## [EXERCISE TASKS]
a - Decide whether each statement below agrees with the article on the Alamo redevelopment: (i) the lease agreement runs for 50 years; (ii) San Antonio is set to contribute $106 million to the project; (iii) Walsh Construction is converting Cook County Hospital into a hotel. For each, answer yes or no and quote the deciding words of the article.
b - Reproduce the part of the article on the Alamo redevelopment starting at "- According to" and ending at "on the jobsite.".

## [EXCERPT]
┄┄┄┄┄┄┄┄┄┄

- The San Antonio (Texas) City Council approved a deal with the Texas General Land Office that could see up to $450 million invested into redeveloping the plaza around the Alamo, which is the site of the historic Battle of the Alamo and a symbol of the Texas Revolution.
- The 50-year lease agreement would allow the state agency to execute on the Alamo Master Plan, which includes restoration of the Alamo Mission and Long Barracks; delineation of the Alamo's footprint, which, according to the San Antonio Express-News, includes removal of existing curbs and steps and lowering the ground in some areas to return it to its original level and to expose the base of historic buildings; construction of a 135,000-square-foot museum and visitor center complex; and relocation and repair of the the Alamo Cenotaph. The plan, which will entail conversion of some streets to pedestrian-only paths, will also create a distinctive entry into the expanded plaza.
- According to the city council staff, Texas has allocated $106 million for the project, with San Antonio set to contribute $38 million and the Alamo Endowment more than $200 million. Construction will reportedly be complete by 2024.
Construction projects that include renovations to or demolition around historic sites, particularly when they involve work on landmarks as beloved as the Alamo, are often subject to protests, and contractors can find themselves on the front lines simply by virtue of their physical presence on the jobsite.
In Rock Island, Illinois, demolition crews will likely have to navigate protestors when the 1896 Rock Island County courthouse, which was built by Civil War veterans, is razed to make way for landscaping, a berm and security bollards for a new justice center annex. Even county officials showed up to demonstrate this week, citing the building's historic significance and claiming that the money spent on asbestos remediation prior to the demolition could be better spent elsewhere.
However, when these projects include restoration, new construction often ensures that historic buildings survive, even if their primary use changes. For example, Walsh Construction is converting the 102-year-old historic Cook County Hospital in Chicago into a Hyatt House/Hyatt Place hotel, as well as adding medical space and a museum dedicated to the building's history. As part of the $1 billion redevelopment, Walsh must restore the structure's Beaux Arts façade.

┄┄┄┄┄┄┄┄┄┄

(Spatial grounding data)
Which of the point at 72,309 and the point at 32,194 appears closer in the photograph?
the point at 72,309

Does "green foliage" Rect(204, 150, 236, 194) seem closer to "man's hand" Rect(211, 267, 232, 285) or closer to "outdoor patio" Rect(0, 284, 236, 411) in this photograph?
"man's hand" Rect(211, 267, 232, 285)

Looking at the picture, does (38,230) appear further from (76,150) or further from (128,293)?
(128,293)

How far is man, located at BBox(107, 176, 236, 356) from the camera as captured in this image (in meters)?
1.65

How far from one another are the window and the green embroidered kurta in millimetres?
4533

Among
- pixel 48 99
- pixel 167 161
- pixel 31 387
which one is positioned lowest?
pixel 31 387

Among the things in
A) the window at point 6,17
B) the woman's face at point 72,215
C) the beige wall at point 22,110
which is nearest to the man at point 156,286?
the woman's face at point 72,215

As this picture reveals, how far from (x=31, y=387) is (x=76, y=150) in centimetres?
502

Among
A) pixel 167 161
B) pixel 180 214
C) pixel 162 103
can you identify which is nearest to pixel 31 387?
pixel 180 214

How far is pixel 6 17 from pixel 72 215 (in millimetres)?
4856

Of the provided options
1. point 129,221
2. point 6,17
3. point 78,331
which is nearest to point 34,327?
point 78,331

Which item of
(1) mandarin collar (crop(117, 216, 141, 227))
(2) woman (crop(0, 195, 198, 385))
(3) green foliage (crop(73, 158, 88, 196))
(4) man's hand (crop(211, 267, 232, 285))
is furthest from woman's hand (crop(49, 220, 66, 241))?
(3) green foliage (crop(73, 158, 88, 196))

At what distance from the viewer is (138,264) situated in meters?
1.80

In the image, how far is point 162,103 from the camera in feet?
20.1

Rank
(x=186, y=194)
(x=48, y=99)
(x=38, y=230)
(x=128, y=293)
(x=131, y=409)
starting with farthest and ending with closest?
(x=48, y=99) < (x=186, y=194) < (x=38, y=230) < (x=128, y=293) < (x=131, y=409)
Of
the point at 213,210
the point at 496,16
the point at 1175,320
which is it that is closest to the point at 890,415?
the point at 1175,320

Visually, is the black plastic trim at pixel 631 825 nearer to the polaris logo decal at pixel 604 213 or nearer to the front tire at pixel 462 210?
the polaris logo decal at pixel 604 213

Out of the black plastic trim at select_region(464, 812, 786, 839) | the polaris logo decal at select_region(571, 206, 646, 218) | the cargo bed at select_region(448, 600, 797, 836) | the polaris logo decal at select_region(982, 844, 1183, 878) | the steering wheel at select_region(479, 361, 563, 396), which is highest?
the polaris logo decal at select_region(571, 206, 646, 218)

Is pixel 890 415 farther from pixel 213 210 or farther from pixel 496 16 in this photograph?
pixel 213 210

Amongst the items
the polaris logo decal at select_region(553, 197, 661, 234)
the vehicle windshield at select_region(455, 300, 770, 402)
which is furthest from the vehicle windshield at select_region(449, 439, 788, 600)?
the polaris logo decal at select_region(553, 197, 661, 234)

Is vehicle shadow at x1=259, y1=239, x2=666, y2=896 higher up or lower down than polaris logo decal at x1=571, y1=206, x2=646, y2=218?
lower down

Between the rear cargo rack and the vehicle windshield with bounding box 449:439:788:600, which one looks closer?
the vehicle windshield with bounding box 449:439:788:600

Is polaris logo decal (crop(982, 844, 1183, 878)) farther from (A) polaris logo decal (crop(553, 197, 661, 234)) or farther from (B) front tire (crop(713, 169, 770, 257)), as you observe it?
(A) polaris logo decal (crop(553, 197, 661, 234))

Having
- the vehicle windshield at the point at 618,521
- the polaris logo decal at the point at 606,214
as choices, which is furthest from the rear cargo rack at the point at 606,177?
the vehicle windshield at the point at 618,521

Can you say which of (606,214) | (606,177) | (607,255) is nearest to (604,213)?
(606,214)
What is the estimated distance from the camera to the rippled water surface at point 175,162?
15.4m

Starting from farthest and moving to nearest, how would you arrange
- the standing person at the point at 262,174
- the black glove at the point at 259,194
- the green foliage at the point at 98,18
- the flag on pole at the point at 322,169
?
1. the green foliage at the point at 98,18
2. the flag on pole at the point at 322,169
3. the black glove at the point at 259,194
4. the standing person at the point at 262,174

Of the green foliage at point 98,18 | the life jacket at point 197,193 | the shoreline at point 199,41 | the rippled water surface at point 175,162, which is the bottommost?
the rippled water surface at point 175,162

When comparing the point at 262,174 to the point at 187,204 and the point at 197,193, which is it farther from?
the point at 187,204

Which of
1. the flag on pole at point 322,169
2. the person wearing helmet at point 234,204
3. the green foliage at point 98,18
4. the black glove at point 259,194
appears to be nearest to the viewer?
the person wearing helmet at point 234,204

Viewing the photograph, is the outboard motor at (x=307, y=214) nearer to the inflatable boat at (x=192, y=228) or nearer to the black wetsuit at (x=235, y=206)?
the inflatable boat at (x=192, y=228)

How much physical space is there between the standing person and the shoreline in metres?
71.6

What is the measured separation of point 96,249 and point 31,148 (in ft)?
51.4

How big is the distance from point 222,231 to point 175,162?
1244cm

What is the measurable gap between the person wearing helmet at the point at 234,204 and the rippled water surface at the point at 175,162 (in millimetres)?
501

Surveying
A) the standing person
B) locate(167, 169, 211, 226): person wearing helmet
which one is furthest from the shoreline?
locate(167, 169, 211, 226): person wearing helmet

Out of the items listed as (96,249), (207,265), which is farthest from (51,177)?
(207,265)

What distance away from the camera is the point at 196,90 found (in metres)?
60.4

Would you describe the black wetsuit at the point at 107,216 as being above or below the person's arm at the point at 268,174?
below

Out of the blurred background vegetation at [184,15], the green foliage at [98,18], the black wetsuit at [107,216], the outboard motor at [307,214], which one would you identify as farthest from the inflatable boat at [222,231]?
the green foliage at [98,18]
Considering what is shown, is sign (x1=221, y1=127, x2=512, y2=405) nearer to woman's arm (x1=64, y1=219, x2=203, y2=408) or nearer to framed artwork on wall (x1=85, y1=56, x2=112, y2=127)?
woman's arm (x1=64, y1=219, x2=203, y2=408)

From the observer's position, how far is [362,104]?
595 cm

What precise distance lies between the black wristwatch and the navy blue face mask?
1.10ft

┄┄┄┄┄┄┄┄┄┄

## [RESPONSES BY TASK]
a -
(i) Yes: "The 50-year lease agreement would allow the state agency to execute on the Alamo Master Plan"
(ii) No: "Texas has allocated $106 million for the project, with San Antonio set to contribute $38 million"
(iii) Yes: "Walsh Construction is converting the 102-year-old historic Cook County Hospital in Chicago into a Hyatt House/Hyatt Place hotel"

b -
- According to the city council staff, Texas has allocated $106 million for the project, with San Antonio set to contribute $38 million and the Alamo Endowment more than $200 million. Construction will reportedly be complete by 2024.
Construction projects that include renovations to or demolition around historic sites, particularly when they involve work on landmarks as beloved as the Alamo, are often subject to protests, and contractors can find themselves on the front lines simply by virtue of their physical presence on the jobsite.